● EXCERPTED TEXT:
Mata Ortiz potter Pilo Mora pressing his clay “tortilla” into the bowl. Many potters won’t share where they get their best clay from in town.
Modern residents of Mata Ortiz often found (and still find) ancient pottery shards. But the techniques used to make this beautiful, intricately painted pottery were lost for over 500 years until one resident named Juan Quezada painstakingly worked to rediscover the lost art.
As a boy, Quezada was intrigued by the shards he’d find in the hills near his hometown. One day, more than 60 years ago, he came across an undisturbed, likely pre-Hispanic burial cave and found three intact pots. So taken was he by their beauty that he vowed to learn how to make them.
It took him 16 years of trial and error before he finally succeeded in making a pot he found satisfactory.
At first, Quezada either traded his pots for goods or sold them for a few dollars. Some of his pots made their way to the United States, where they were discovered by Spencer MacCallum, who had purchased a 14th-century pot from Paquimé he’d found at a yard sale in the early 1970s.
Mata Ortiz pottery exists today because of one man, Juan Quezada, who became fascinated by the ancient remains of pottery from the Paquimé ruins near his village and decided to recreate it.
Several years later, when he saw Quezada’s pots in a store in New Mexico, he knew they had their roots in the ancient culture from Paquimé. But when he asked where the pots were from, he was told simply, “Mexico.”
He took photographs of the pots with him to Mexico and somehow found Quezada after searching for only two days. He bought some of Quezada’s pots and soon afterward, the quality of the pots improved and began selling for significantly more money. Many of Quezada’s pots are now in collections in Mexican and U.S. museums.
Quezada taught relatives and neighbors how to make the pots and his basic techniques are still used today, although each potter has tweaked the process a bit. As a result, the town has several potters making these beautiful pots.
An unusual feature of Mata Ortiz’s pottery is that its artisans don’t use a potter’s wheel. Instead, pots are made by first flattening a piece of clay into what they call a “tortilla,” and then pressed into a bowl.

● DATASET EXCERPT:
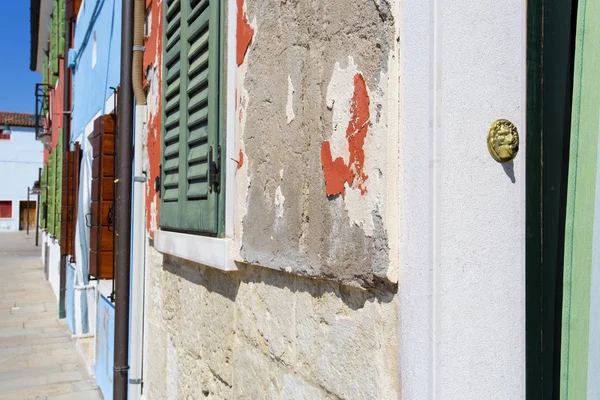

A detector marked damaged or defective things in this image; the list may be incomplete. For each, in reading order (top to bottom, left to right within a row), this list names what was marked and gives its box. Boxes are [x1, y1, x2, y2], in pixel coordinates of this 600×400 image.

peeling plaster wall [238, 0, 398, 288]
peeling plaster wall [144, 248, 400, 398]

● WHAT THIS EXERCISE ASKS:
• 1. According to the Mata Ortiz pottery text, how many years of trial and error did Juan Quezada need before he made a pot he found satisfactory?
• 2. Write the next part of the Mata Ortiz pottery text, picking up right after its final sentence.

● WRITTEN RESPONSES:
• 1. 16 years

• 2.
Luís López Corona firing his pots.
From there, there are two options: in the single-coil method, additional clay is rolled out into a coil, which is then connected to the tortilla. The coil is then pinched, drawing the clay upward to make the pot’s walls.
Once the walls are made, the outside of the pot is smoothed with a hacksaw blade.
Once formed, the pots are allowed to dry for about three days. “After that, I sand them,” said artisan Monico Corona. They are then polished with a small stone and after that, it’s time to add the designs.
Artisan Ana Trillo sits at her kitchen table, preparing to paint a pot.
“It took me two to three years to make pots that were good enough to sell,” she said. “A friend taught me how to make [them].”
Trillo uses a small brush made from human hair, sometimes her own, sometimes a relative’s. “My nephew has finer hair,” she said, adding that some people prefer using cat hair.
“Many designs are from Paquimé. Others, we invented. Some are ones we copied.”
Before painting the pots, Trillo marks the quadrants with light lines of a pen or pencil. But she doesn’t draw any figures first; it’s all painted freehand, a task requiring intense concentration. But conversation and jokes help lighten the work.
And when it was time to prepare a meal, Trillo simply cleared the kitchen table and used it. Once the meal was over, she cleared the plates and returned to painting her pot.
When the painting is done, pots are often placed in an ordinary kitchen oven for preheating before they’re fired. At this stage, there are two options for the fuel: cow chips are the traditional fuel, but artisan Luís López Corona uses bark from the Alamo tree. He said the bark burns very hot.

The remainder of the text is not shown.